▸ **Task to complete**: A precise copy of the data is required, with every picture left out.

▸ **Supplied data**:
· · · · ·

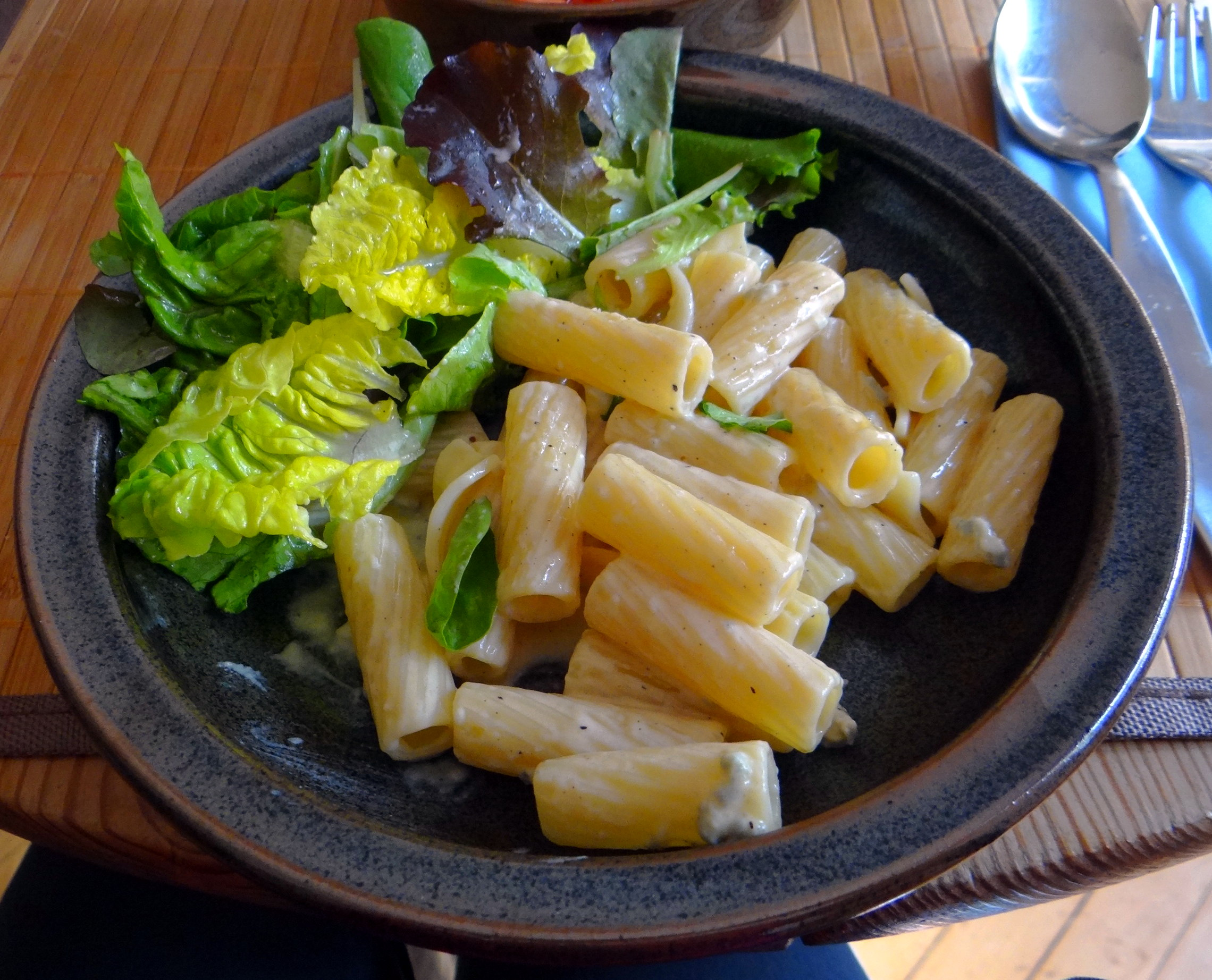 Rigatone,Gorgonzolasauce,Salate (2)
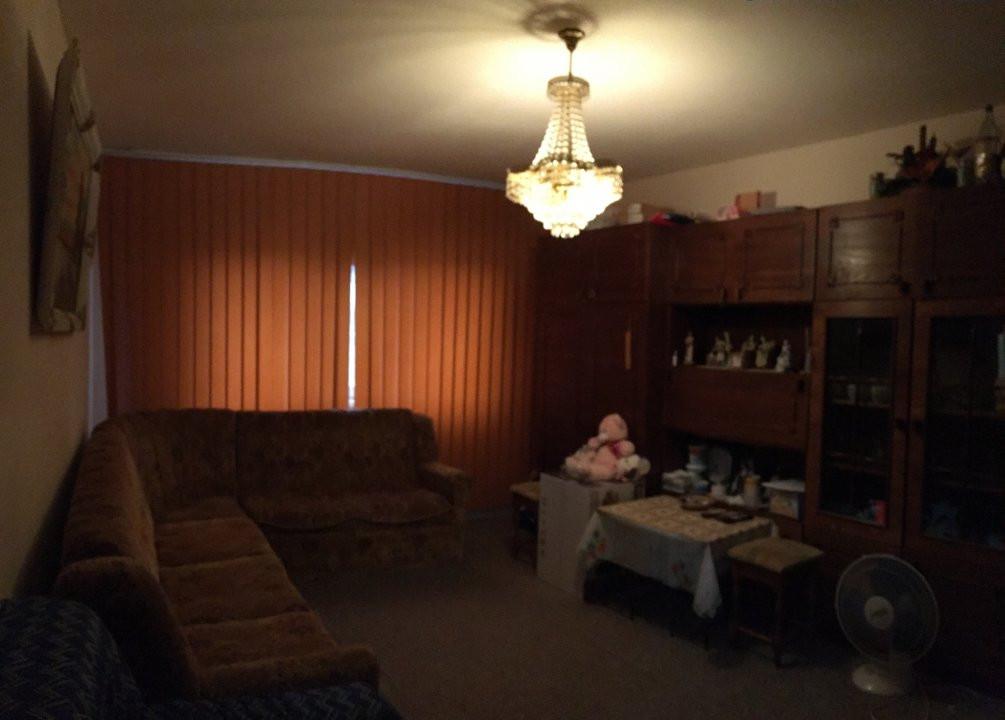 Apartament cu 3 camere, decomandat, de vanzare, zona Lipovei. 2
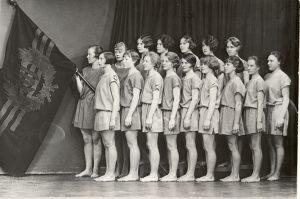 TUL:n naisvoimistelijoita vuonna 1929. Vaikka työväenliikkeen piirissä korostettiin naisurheilun tärkeyttä, oli TUL:n suhtautuminen etenkin naisten kilpaurheiluun ristiriitaista. Naisten osalta painopiste oli enemmän voimistelussa ja valistuksessa. Naisurheilu nähtiin liiallista kilpailua vastustavana voimatekijänä. Naiset kuitenkin menestyivät hyvin työläisolympialaisissa, mikä viitoitti tietä asennemuutokseen. TyöväenmuseoWerstas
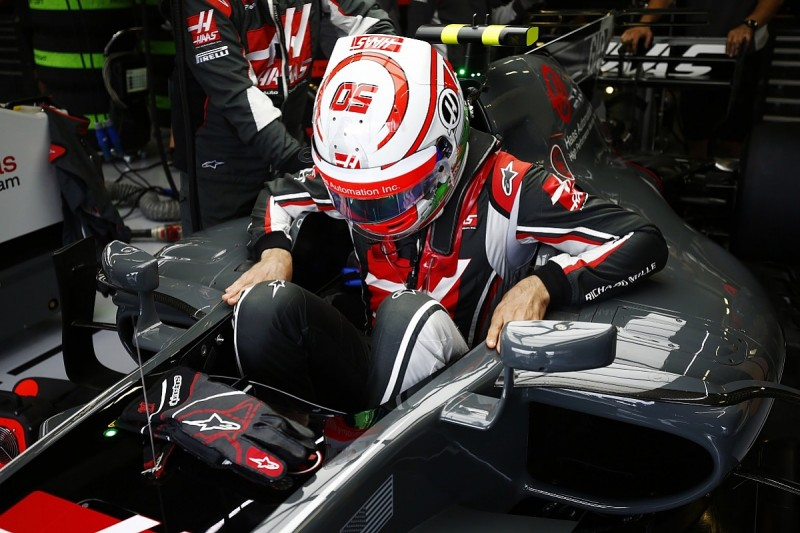 Haas gives Giovinazzi Singapore FP1 outing after Monza run scrapped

· · · · ·

▸ **Response to this exercise**:
 Rigatone,Gorgonzolasauce,Salate (2)
 Apartament cu 3 camere, decomandat, de vanzare, zona Lipovei. 2
 TUL:n naisvoimistelijoita vuonna 1929. Vaikka työväenliikkeen piirissä korostettiin naisurheilun tärkeyttä, oli TUL:n suhtautuminen etenkin naisten kilpaurheiluun ristiriitaista. Naisten osalta painopiste oli enemmän voimistelussa ja valistuksessa. Naisurheilu nähtiin liiallista kilpailua vastustavana voimatekijänä. Naiset kuitenkin menestyivät hyvin työläisolympialaisissa, mikä viitoitti tietä asennemuutokseen. TyöväenmuseoWerstas
 Haas gives Giovinazzi Singapore FP1 outing after Monza run scrapped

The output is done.